On my first Father’s Day after my son was born, I didn’t want a celebration. My wife (now ex) wanted to make a big deal, but I didn’t see the point. I owned a razor I loved and had all the ties I needed. We ate brunch every Sunday and barbecued all summer. My life already was the stereotypical Father’s Day.
Instead, I spent the morning moping around, distant and lost in my head. Later, my son and I watched a baseball game together. I kept the TV on mute, so I wouldn’t hear the announcers reminisce about their own fathers. I didn’t want to be reminded of what I didn’t have, all the stories I wasn’t able to tell. At the time, it hadn’t dawned on me that I could create a new story for my son.
For most of my life, I have hated Father’s Day. My father left my mother before I was born. He never called or wrote. I’ve never even seen a picture. What I know about him couldn’t fill a Facebook profile.
My father’s absence cast a shadow over everything in my life, from dating to the first time I shaved to the day I learned I was going to be a dad. My earliest memory of his absence was in first grade. My teacher called on each of us students to stand up and say our names, our parents’ names and what they did for a living. When it was my turn, I stood up but kept my head down. I stared at the checkered floor in a haze, nervously kicking at a crack in the tile. My teacher cleared her throat to catch my attention. Finally, I said I didn’t know what my father’s name was because I didn’t have one. All of my classmates looked at me warily as if there was something wrong with me. I realized maybe there was.

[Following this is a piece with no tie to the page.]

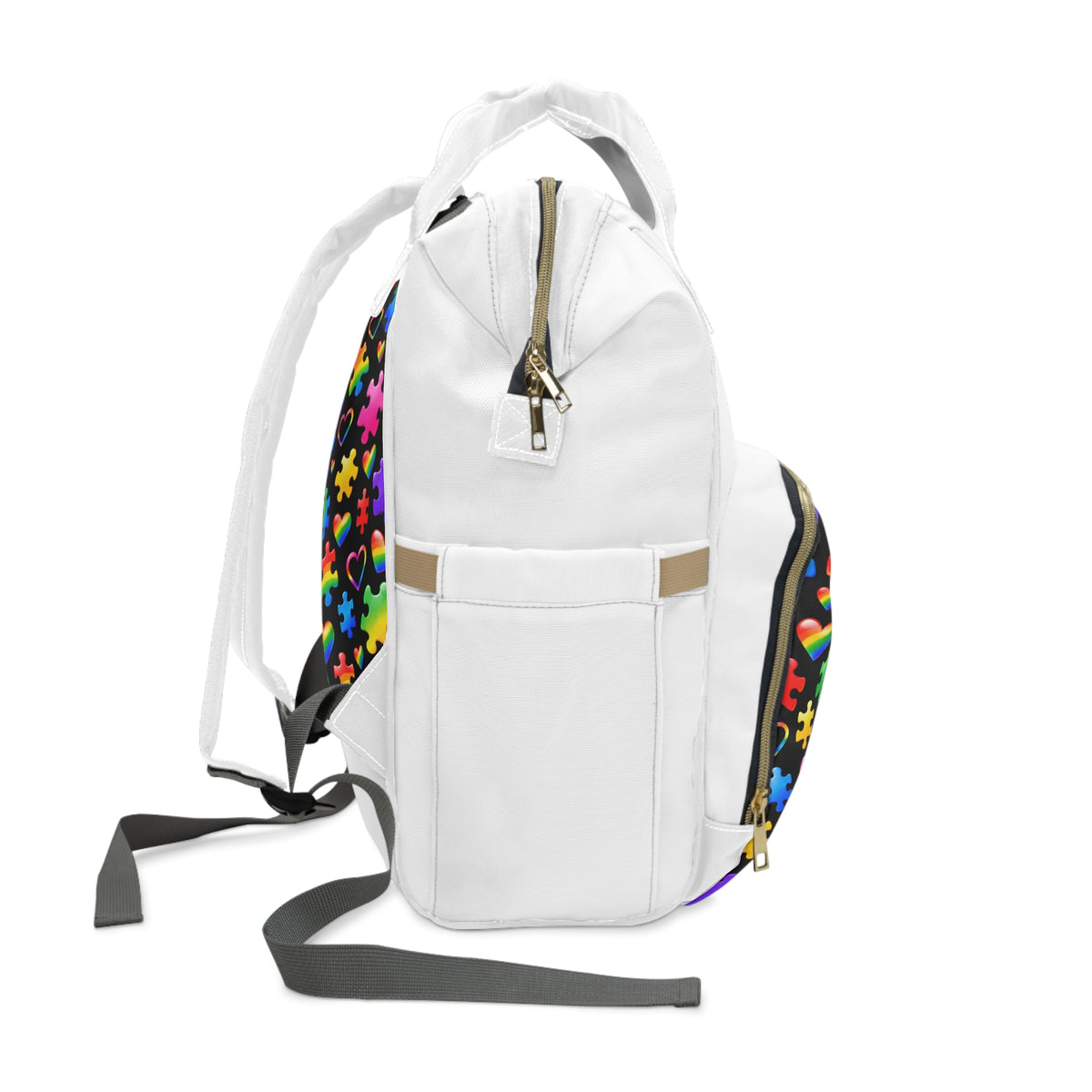 Multifunctional Diaper Backpack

When I look at my son now, I don’t see the sad boy I was. I see the happy boy he is. I imagine the man he will become, the father he may be someday.

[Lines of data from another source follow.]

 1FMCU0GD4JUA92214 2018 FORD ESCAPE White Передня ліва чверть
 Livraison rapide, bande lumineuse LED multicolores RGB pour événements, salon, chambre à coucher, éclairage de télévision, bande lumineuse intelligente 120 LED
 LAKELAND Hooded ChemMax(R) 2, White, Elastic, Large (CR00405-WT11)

On Father’s Day, I felt my father’s absence the most. Everywhere I looked, it seemed all I saw were smiling fathers and their doe-eyed kids. I was jealous and angry, but mostly I was ashamed. Why did he leave? And what had I done to make him go? As I got older, I understood it wasn’t my fault. My father was a man. He had a choice. He didn’t make the right one. Still, deep inside, the feeling that there was something wrong with me wouldn’t go away.

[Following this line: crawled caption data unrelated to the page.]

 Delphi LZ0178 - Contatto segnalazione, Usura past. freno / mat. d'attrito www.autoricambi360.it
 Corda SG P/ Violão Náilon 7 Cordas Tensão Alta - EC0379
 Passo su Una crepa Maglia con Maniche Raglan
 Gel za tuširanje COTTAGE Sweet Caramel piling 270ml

As a new father, I struggled with my changing identity. I may have had a son, but I had trouble seeing myself as a dad. I was still that fatherless little boy in first grade who couldn’t parse the facts from my feelings of loss. When I looked down at my son, the spitting image of me, cradled in my arms while the ball game was on, I couldn’t see a future when Father’s Day would be different — I only saw the past.
For so long, that day in June was a reminder of what I didn’t have, a day where my never-ending grief was broadcasted for the world to see. How could I celebrate a holiday that had been wrought with sadness? Doing so felt like I was betraying myself.
This Father’s Day is my fourth as a father. My son is now 3 and a half. Only recently have I become comfortable with my new identity, and in turn, I’ve learned how deep of an impact the loss of a father can have on a child. I’ll never be able to heal the hole in the heart of that little boy I was, but I can forgive him for feeling like he’d done something wrong. Every day I can tell him it wasn’t his fault.
Together, my son and I are creating the stories I never had. We play games. We climb trees. We watch baseball together with the volume turned up. He asks about the game and the players, why they swing bats and run for balls and slide into bases, all questions I had to find answers for on my own when I was his age.
When I look at my son now, I don’t see the sad boy I was. I see the happy boy he is. I imagine the man he will become, the father he may be someday, one who doesn’t see Father’s Day as a time of shame and loss, but a time to celebrate the men who were there for us when we needed them, the men who shaped us into the people we are today.